=== AIM OF THE TASK ===
Repeat the rows from the line holding "How far would" through the end of the rows, swapping every "the camera" for "the viewer" and changing nothing else.

▼

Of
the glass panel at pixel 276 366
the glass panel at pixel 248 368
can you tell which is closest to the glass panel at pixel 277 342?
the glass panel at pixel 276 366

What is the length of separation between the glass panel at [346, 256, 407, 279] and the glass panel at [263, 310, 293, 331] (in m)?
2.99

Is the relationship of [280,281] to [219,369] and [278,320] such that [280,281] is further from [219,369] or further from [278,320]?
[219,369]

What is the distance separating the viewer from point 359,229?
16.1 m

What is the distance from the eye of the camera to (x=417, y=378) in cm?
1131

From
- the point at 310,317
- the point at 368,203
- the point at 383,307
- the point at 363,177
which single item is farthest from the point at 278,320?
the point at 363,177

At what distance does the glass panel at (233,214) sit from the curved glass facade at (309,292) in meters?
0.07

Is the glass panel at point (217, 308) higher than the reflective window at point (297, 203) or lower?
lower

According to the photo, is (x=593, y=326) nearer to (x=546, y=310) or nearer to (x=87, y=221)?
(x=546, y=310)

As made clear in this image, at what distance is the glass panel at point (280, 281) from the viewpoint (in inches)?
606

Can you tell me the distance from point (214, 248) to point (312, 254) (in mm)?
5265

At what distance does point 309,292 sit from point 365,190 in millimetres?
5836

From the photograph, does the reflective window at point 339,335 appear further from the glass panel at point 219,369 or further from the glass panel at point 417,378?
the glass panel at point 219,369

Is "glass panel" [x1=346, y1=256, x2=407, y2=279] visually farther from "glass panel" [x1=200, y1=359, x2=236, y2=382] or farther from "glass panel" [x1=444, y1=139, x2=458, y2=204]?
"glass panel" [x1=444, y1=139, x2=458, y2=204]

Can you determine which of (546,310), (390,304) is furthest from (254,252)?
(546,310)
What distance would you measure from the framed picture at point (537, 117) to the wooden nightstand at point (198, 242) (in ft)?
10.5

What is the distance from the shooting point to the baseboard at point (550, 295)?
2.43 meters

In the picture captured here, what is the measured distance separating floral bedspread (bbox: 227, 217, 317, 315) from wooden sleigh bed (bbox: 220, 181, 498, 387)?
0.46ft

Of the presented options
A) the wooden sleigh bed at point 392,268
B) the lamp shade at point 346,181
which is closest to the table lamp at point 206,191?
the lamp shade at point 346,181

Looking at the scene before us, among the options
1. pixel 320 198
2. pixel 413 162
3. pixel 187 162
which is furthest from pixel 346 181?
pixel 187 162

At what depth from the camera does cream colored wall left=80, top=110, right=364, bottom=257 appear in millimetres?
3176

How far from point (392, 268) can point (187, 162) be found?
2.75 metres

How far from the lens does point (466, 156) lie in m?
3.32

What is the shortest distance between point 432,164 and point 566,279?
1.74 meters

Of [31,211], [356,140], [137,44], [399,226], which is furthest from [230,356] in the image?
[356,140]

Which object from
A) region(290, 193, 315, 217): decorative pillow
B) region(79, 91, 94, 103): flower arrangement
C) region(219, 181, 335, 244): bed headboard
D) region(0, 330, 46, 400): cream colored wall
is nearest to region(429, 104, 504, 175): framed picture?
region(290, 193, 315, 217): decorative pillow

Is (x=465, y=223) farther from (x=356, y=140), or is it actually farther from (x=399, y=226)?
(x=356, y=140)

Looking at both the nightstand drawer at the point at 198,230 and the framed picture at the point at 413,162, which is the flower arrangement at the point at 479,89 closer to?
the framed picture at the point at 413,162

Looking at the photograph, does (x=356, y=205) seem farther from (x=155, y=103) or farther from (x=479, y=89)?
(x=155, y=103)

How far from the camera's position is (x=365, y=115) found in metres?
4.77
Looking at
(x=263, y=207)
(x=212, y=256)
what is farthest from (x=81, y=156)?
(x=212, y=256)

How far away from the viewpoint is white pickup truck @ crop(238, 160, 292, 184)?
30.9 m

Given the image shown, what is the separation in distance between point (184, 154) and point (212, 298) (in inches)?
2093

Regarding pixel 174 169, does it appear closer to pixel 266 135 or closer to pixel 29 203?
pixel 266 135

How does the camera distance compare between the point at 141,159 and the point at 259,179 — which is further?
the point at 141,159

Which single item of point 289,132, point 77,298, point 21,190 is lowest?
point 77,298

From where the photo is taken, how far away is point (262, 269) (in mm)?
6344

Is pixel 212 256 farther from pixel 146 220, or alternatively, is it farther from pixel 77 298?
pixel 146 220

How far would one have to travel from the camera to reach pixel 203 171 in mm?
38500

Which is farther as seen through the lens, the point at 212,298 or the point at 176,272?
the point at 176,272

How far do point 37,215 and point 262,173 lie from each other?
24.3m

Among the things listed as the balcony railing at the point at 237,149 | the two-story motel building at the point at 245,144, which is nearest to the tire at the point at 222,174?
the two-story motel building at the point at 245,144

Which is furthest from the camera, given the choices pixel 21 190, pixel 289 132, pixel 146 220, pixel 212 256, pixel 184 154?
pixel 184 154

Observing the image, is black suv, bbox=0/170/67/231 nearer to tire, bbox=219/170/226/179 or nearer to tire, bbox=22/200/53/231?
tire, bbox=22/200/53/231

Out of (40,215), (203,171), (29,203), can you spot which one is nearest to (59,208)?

▲

=== TASK RESULT ===
How far would one have to travel from the viewer to reach pixel 203 171 in mm?
38500

Which is farther as seen through the lens, the point at 212,298 or the point at 176,272?
the point at 176,272

How far do point 37,215 and point 262,173 lie from each other?
24.3m

Among the things listed as the balcony railing at the point at 237,149 | the two-story motel building at the point at 245,144, which is nearest to the tire at the point at 222,174?
the two-story motel building at the point at 245,144

Which is furthest from the viewer, given the choices pixel 21 190, pixel 289 132, pixel 146 220, pixel 212 256, pixel 184 154?
pixel 184 154

Observing the image, is black suv, bbox=0/170/67/231 nearer to tire, bbox=219/170/226/179 or nearer to tire, bbox=22/200/53/231?
tire, bbox=22/200/53/231

Out of (40,215), (203,171), (29,203), can you spot which one is nearest to (59,208)?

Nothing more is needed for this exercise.